Now, I like watching people, but sometimes what I like better is watching other people watch people. There was an unabashed observer, a casually well-dressed woman of about 60, in the waiting room this morning. (Well dressed, I say, except that she had one of those Coach handbags with a metallic gold strap and that big Coach "C" logo all over it. I hate those bags. Their primary purpose is to broadcast "Look! I have enough money to buy one of these hideously overpriced bags covered in the letter C!") The Observer had a good seat next to the coffee machine, and everyone who approached it got a most thorough once-over. Peering over reading glasses, she looked each of us over slowly, from hair to shoes and back up, staring as we took our seats.
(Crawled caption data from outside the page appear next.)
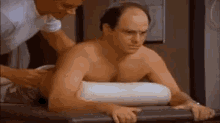 It Moved Jerry GIF - It Moved Jerry George GIFs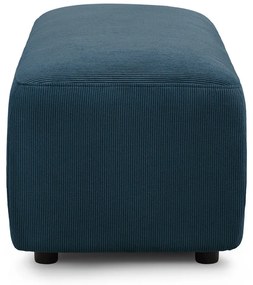 Синя табуретка Enjoy – Bobochic Paris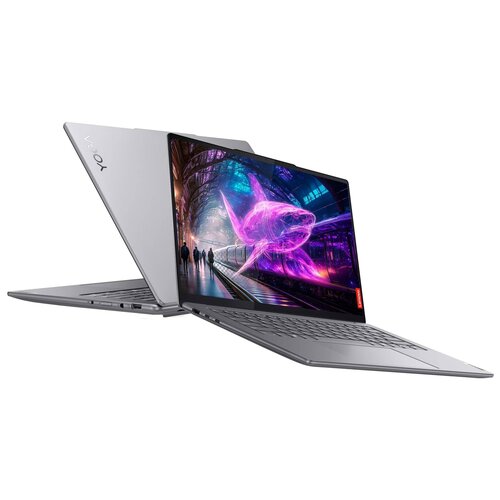 Laptop LENOVO Yoga Pro 7 14AHP9 14.5" IPS R7-8845HS 16GB RAM 1TB SSD GeForce RTX3050 Windows 11 Home, Funkcje AI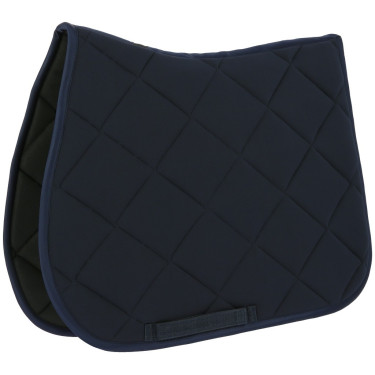 Manta de montar Riding World Essentiel Marino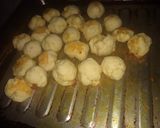 Foto del paso 2 de la receta: Mini pancitos saborizados 😍🔥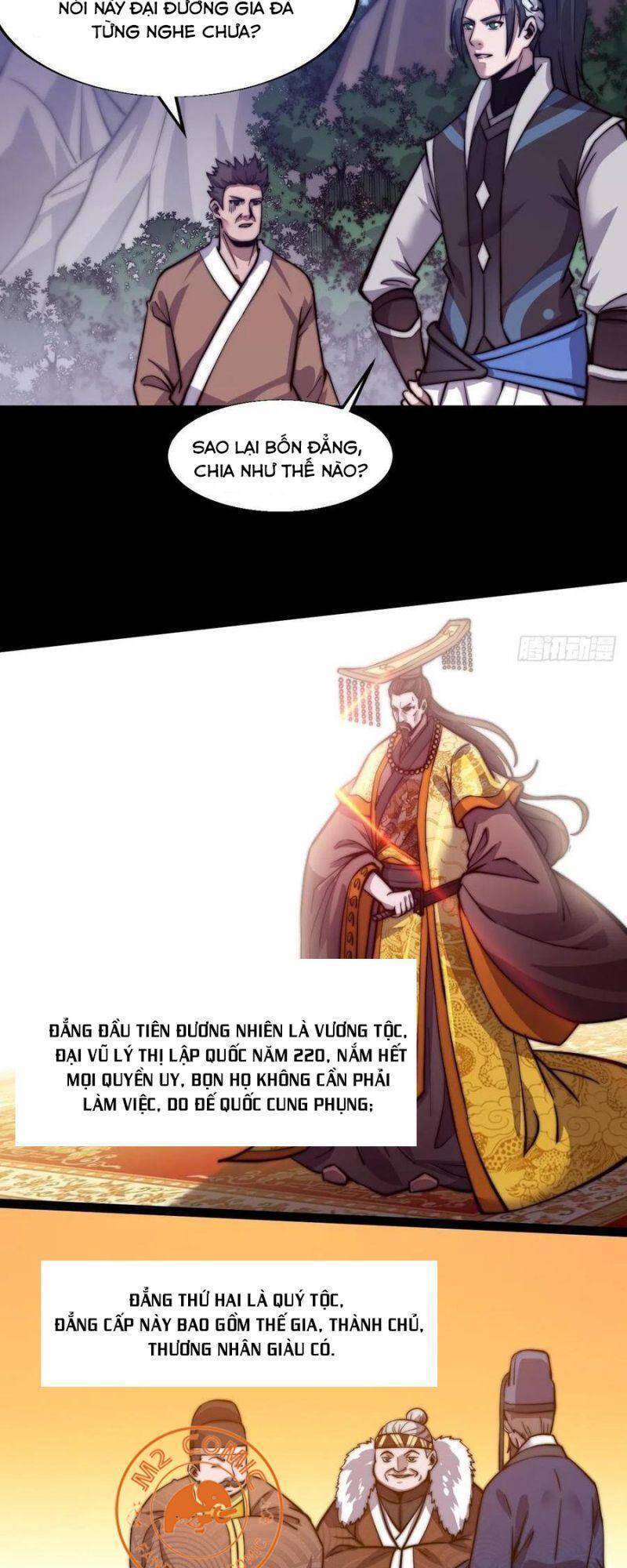 Ta Có Một Sơn Trại Chap 18 - Next Chap 19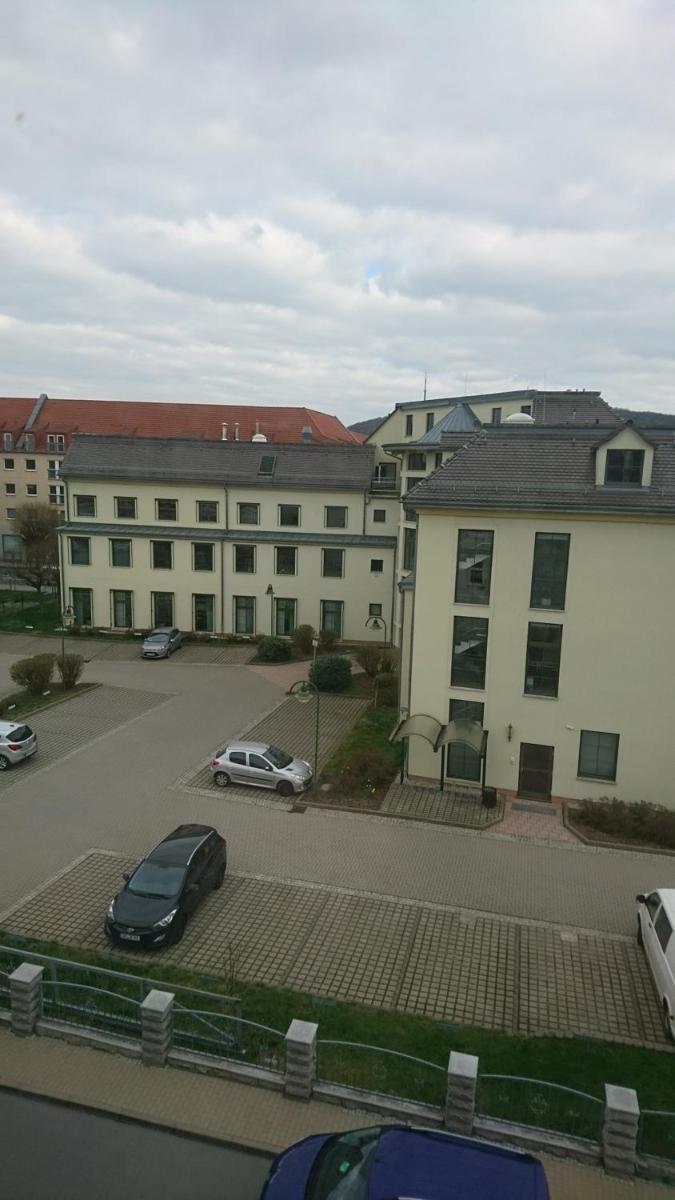 FerienwohnungApartment Lobau, Stadt- und Messenah - Property Image 12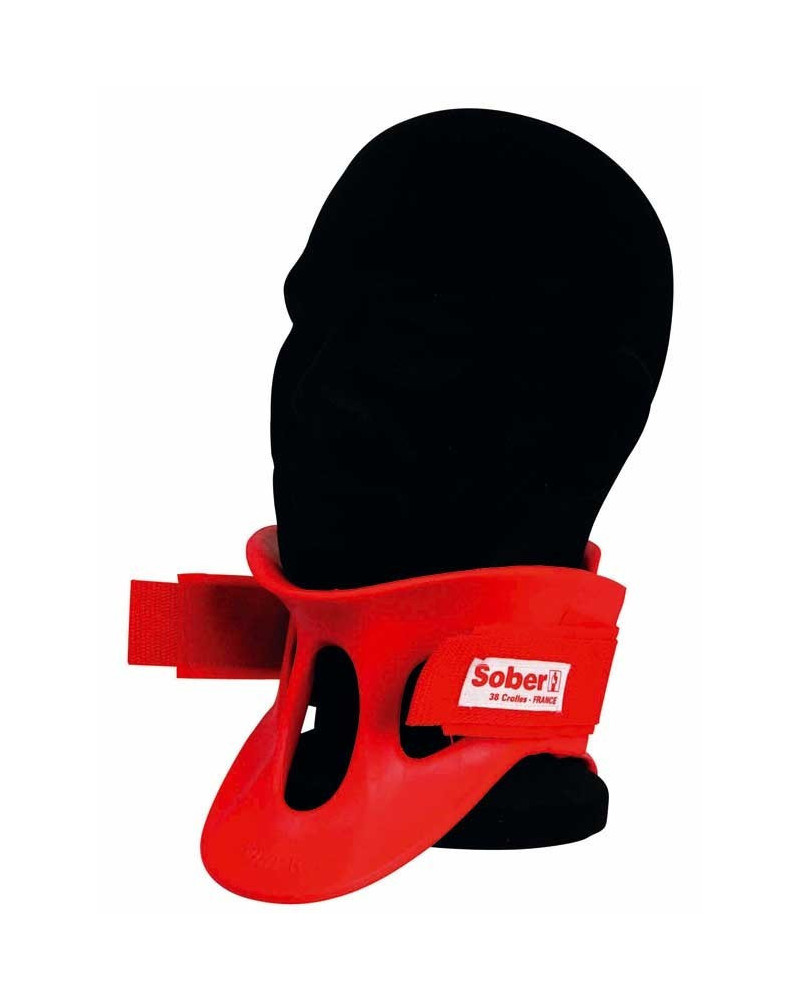Collier cervical Sober - 2 parties enfant.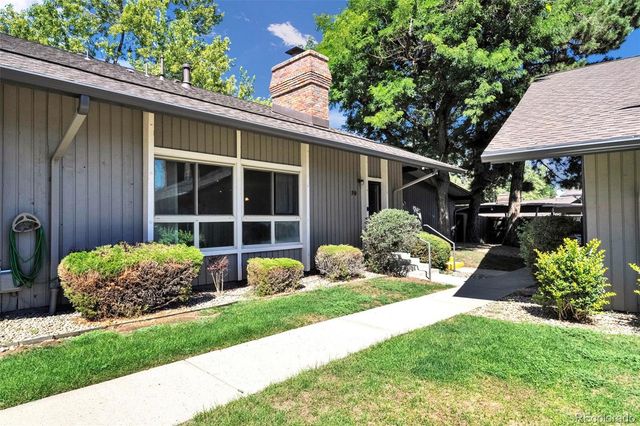 6495 E Happy Canyon Road 50, Denver, CO 80237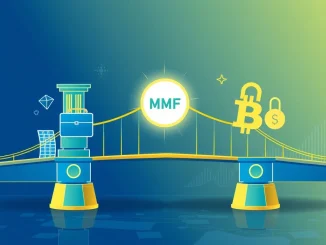 Binance and Franklin Templeton tokenized MMF collateral program for institutional crypto trading.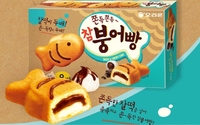 오리온 ‘참붕어빵’ 15억원치 전량회수…곰팡이 왜 생겼나?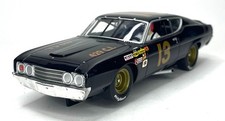 Carrera 25770 Evolution Ford Torino Talladega Daytona 500 1969 Bobby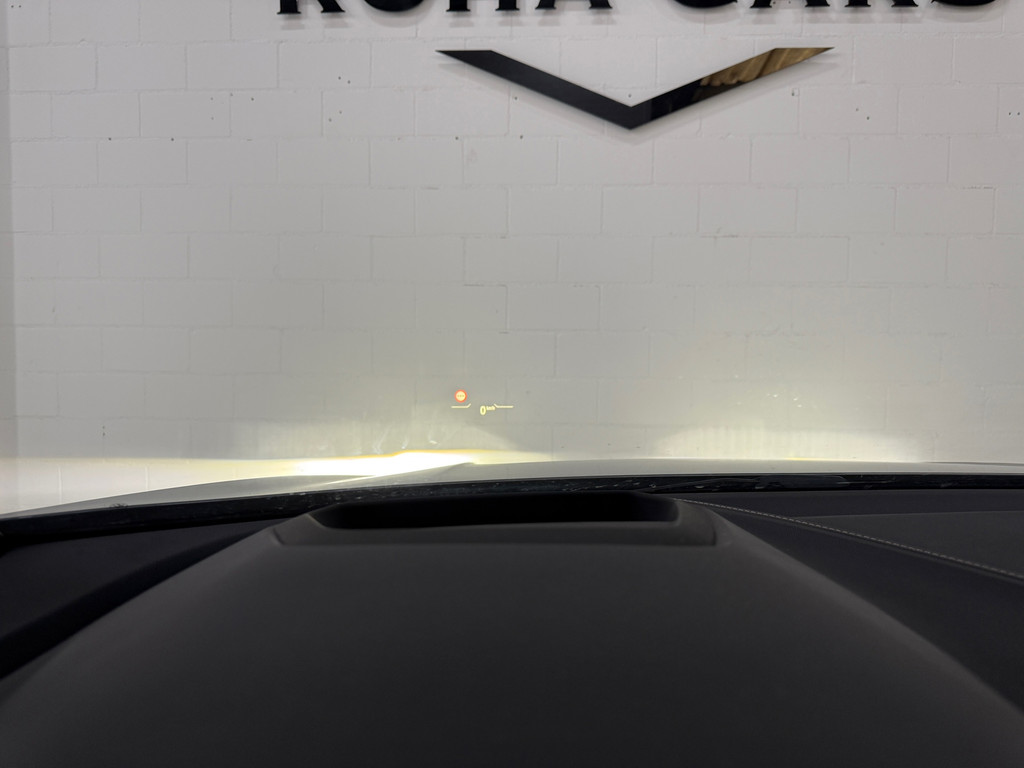 BMW 1-serie 118i HUD Led Keyless Memory leer 13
You could all but see her judgments pass across her forehead as she made them: some approval, some dismissal, quite a bit of disdain, some horror.
Her horror at the awkward, clomping woman in purple was poorly concealed. Lip curled in distaste, eyes wide, she didn't just do a double take and look away, but stared unrelentingly. I stared at her staring. I wanted her to know she was busted in her snottiness. She never looked my way, though. I suppose I had already been assessed and (I'm guessing) dismissed. Clomper clomped off with her coffee into the room with Smelly McStinkypants. The Observer went back to her novel. I went back to my writing.
Who should moments later appear to my wondering eyes but a dead ringer for George Costanza's mother, who, to my delight, scowled at everyone and sighed a big "well, what can you expect" sigh. I turned to The Observer, watched her take in this woman's plump countenance, her orange hair in newly set curls, her archly pencilled, agitated brows, her brown polyester stretch pants, her cheap shoes. The Observer registered predictable disdain. Mrs. Costanza sighed some more, got herself a blueberry muffin and sat down next to me.
The next woman to join us was carrying the brown version of that stupid "C" bag. This one actually rated a twitchy little smile of approval from The Observer. Acceptable. Her own kind.
As my name was called to pay up and get the heck out of there, in came a woman in a huge, safety-orange puffy coat and bright red lipstick. The Observer glared at the coat as the woman peeled it off and announced to us all that she was SOAKED to the SKIN, it's as if NOAH and the FLOOD are UPON US!
"As long as it isn't snow," grumbled Mrs. Costanza, scowling at her muffin.
Hee!
priceless. so real. i experience similar watching in our car repair shop!!! too funny!
ReplyDeleteWe got a couple of Toyotas too, and a Hyundai and of course I drive a Dodge Minivan with 160K miles on it. The Wife , the daughter and the kid all have newer better cars. But hey, I am not about to think that a car makes me. The kid says to me one day, Dad--Why do you change the oil yourself ? He felt sorry for his old man laying on the cold concrete floor to do the chore. I explained to him about the cost of maintaining 4 cars and two kids in college and relative economic choices. Now I will just tell him cause some lady in the waiting room at the Toyota dealership doesn't like the way real people smell.
ReplyDeleteBelieve me, anonymous, if "real people" smelled like this dude, I'd never leave the freakin' house. There were easily two dozen people in the place -- only one of 'em stank.